К утру, после вальса, все дурные предчувствия Дездемоны подтвердились. Великая Идея потерпела полный крах. Турки захватили Афийон. Разгромленная греческая армия бежала к морю, по дороге поджигая все, что попадалось на ее пути. В лучах рассвета Дездемона и Левти стояли на склоне горы и наблюдали за производимыми разрушениями. Черный дым окутывал всю долину, расстилаясь на много миль в разные стороны. Горело все, вплоть до последнего дерева.
— Здесь нельзя оставаться, — промолвил Левти. — Турки начнут мстить.
— Можно подумать, что им для этого нужен повод.
— Мы поедем в Америку. Можно будет остановиться у Сурмелины.
— Я не хочу в Америку, — затрясла головой Дездемона. — Лининым письмам нельзя верить. Она все преувеличивает.
— Пока мы вместе, все будет хорошо.
Он снова посмотрел на нее так, как накануне вечером, и Дездемона залилась краской. Он попытался обнять ее, но она его остановила:
— Смотри.
Дым внизу поредел, и они увидели дороги, забитые толпами беженцев, — целые потоки телег и повозок, запряженных буйволами и мулами.

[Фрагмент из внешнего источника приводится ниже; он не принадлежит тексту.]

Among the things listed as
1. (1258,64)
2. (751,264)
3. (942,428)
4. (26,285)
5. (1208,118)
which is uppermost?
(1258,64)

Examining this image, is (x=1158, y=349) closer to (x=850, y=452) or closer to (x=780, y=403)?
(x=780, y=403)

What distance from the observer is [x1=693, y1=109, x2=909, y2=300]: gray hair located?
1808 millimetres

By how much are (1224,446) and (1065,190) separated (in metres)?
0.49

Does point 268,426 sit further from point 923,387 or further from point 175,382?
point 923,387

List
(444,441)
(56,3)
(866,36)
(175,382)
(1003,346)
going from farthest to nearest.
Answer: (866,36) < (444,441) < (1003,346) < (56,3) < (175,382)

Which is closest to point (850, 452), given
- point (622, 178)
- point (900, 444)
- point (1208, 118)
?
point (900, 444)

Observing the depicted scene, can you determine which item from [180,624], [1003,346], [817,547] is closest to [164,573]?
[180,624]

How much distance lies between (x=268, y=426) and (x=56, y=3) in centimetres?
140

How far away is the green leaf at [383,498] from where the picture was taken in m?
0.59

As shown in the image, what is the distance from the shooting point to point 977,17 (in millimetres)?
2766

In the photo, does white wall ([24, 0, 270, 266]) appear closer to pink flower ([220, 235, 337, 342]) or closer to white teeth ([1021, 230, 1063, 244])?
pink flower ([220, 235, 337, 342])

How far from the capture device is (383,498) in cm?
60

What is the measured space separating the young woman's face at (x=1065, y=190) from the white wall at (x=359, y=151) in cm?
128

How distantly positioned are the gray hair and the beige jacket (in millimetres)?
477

— Где можно добыть судно? В Константинополе?
— Мы отправимся в Смирну, — ответил Левти. — Все говорят, что дорога через Смирну самая безопасная.
Дездемона умолкла, пытаясь осознать эту новую реальность. Из всех домов доносились негодующие голоса, проклинавшие турок и греков. Люди начинали собираться.

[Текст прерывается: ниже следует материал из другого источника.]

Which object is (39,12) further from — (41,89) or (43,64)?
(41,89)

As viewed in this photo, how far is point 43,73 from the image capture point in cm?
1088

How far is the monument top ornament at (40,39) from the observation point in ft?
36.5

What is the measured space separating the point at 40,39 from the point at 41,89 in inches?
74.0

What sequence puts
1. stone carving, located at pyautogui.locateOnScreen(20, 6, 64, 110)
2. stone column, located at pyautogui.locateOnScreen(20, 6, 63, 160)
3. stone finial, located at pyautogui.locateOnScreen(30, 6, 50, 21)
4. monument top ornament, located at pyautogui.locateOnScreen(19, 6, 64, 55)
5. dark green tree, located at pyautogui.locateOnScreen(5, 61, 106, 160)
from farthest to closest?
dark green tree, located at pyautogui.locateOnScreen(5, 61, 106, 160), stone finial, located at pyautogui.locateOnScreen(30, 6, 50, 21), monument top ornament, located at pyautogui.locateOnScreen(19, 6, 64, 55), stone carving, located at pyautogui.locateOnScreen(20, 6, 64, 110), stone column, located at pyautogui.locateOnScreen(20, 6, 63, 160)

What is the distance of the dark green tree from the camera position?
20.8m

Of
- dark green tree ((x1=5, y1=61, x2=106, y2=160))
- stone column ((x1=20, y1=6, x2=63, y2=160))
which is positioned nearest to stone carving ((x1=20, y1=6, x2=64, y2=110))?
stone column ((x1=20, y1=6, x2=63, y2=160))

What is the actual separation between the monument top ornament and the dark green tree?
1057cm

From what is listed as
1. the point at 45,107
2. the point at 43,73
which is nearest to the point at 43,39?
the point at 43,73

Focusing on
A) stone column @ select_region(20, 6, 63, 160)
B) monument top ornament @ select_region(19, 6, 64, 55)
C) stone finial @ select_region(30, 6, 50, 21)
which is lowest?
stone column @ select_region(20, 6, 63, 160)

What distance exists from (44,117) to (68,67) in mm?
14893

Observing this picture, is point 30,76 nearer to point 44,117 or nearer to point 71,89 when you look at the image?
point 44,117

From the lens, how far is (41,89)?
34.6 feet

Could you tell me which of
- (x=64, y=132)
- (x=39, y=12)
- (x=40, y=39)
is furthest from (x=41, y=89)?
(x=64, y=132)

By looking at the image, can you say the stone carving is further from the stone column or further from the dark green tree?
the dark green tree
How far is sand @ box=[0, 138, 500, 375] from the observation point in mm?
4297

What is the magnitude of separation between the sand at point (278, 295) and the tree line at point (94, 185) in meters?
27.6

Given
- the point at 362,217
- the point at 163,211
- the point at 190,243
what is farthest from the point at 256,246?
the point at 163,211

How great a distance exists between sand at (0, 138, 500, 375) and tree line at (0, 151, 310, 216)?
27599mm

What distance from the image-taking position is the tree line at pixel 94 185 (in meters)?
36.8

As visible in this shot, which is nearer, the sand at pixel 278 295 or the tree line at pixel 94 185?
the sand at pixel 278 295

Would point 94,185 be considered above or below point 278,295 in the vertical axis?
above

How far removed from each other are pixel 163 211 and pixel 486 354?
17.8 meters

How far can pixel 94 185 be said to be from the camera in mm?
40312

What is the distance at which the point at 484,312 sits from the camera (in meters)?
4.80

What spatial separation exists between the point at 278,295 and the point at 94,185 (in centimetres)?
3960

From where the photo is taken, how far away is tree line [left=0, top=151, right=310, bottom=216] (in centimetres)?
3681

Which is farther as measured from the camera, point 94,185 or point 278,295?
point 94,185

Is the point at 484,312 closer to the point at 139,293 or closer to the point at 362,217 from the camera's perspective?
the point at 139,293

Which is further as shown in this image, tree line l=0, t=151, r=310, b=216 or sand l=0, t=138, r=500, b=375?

— Я возьму шкатулку с шелковичными червями, тогда мы сможем зарабатывать деньги, — решительно заявила Дездемона.
Левти схватил ее за локоть и игриво потряс.
— В Америке не занимаются шелководством.
— Но ведь там что-то надевают на себя? Или все ходят голыми? А если надевают, то, значит, им нужен шелк. И его станут покупать у меня.

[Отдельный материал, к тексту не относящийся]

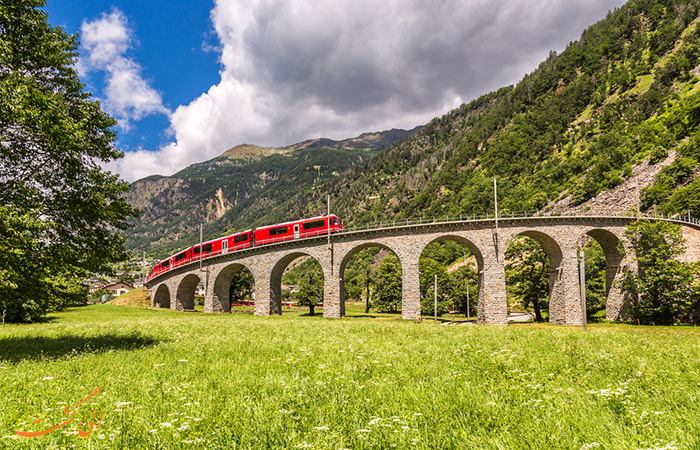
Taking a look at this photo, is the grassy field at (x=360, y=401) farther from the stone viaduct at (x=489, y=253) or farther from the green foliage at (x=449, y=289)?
the green foliage at (x=449, y=289)

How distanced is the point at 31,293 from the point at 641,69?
13988cm

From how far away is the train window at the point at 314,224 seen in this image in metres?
38.6

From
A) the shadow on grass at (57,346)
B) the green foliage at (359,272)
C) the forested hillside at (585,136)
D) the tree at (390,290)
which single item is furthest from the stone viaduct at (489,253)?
the green foliage at (359,272)

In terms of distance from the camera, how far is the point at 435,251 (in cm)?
9100

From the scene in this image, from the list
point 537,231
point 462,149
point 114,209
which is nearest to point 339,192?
point 462,149

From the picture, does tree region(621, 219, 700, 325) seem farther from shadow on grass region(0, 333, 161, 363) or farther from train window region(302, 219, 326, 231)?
shadow on grass region(0, 333, 161, 363)

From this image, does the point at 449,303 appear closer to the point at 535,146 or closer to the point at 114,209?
the point at 114,209

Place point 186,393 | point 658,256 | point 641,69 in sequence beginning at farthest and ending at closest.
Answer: point 641,69
point 658,256
point 186,393

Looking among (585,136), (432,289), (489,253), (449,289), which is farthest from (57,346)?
(585,136)

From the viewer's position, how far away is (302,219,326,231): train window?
127 feet

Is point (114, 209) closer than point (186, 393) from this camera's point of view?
No

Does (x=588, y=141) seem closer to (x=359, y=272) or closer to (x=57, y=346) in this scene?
(x=359, y=272)

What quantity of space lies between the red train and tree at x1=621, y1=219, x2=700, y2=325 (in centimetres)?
2921

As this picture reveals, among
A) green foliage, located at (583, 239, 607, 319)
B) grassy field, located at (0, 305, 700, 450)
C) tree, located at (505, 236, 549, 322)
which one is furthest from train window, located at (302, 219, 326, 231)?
grassy field, located at (0, 305, 700, 450)
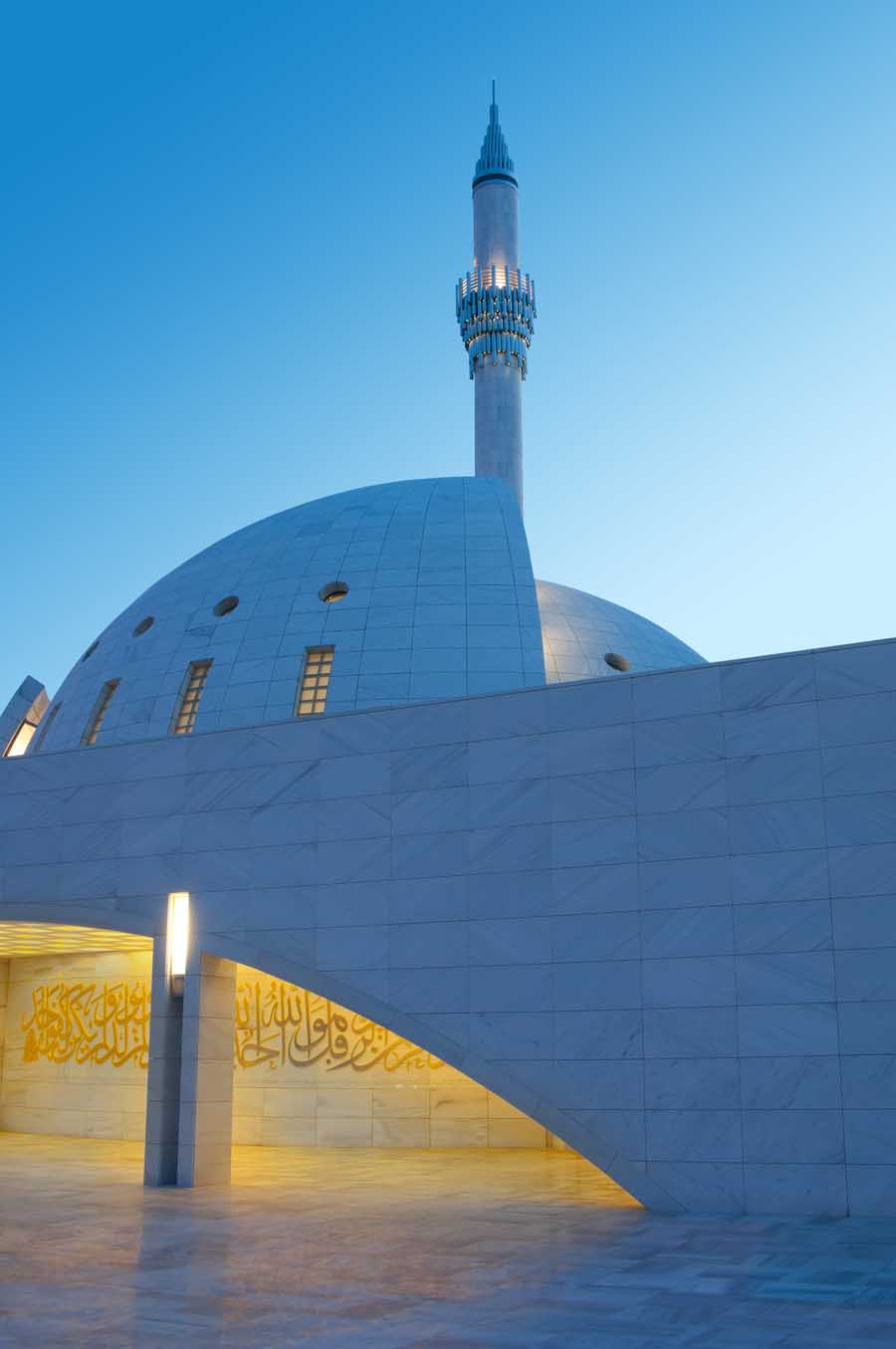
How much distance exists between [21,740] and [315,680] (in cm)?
1207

— Ладно, как хочешь. Только поторапливайся.
Элевтериос и Дездемона Стефанидис покинули Вифинию 31 августа 1922 года. Они ушли пешком с двумя чемоданами, в которых была одежда, туалетные принадлежности, сонник и четки Дездемоны и пара антологий Левти на древнегреческом. Кроме этого под мышкой Дездемона несла шкатулку с несколькими десятками яиц тутовых шелкопрядов, завернутых в белую ткань. А карманы Левти были набиты записями не карточных долгов, а адресов в Афинах и Астории. В течение недели все жители Вифинии упаковали свои пожитки и двинулись на материковую Грецию, намереваясь в дальнейшем перебраться в Америку. Диаспора, которая могла помешать моему появлению на свет. Однако этого не произошло.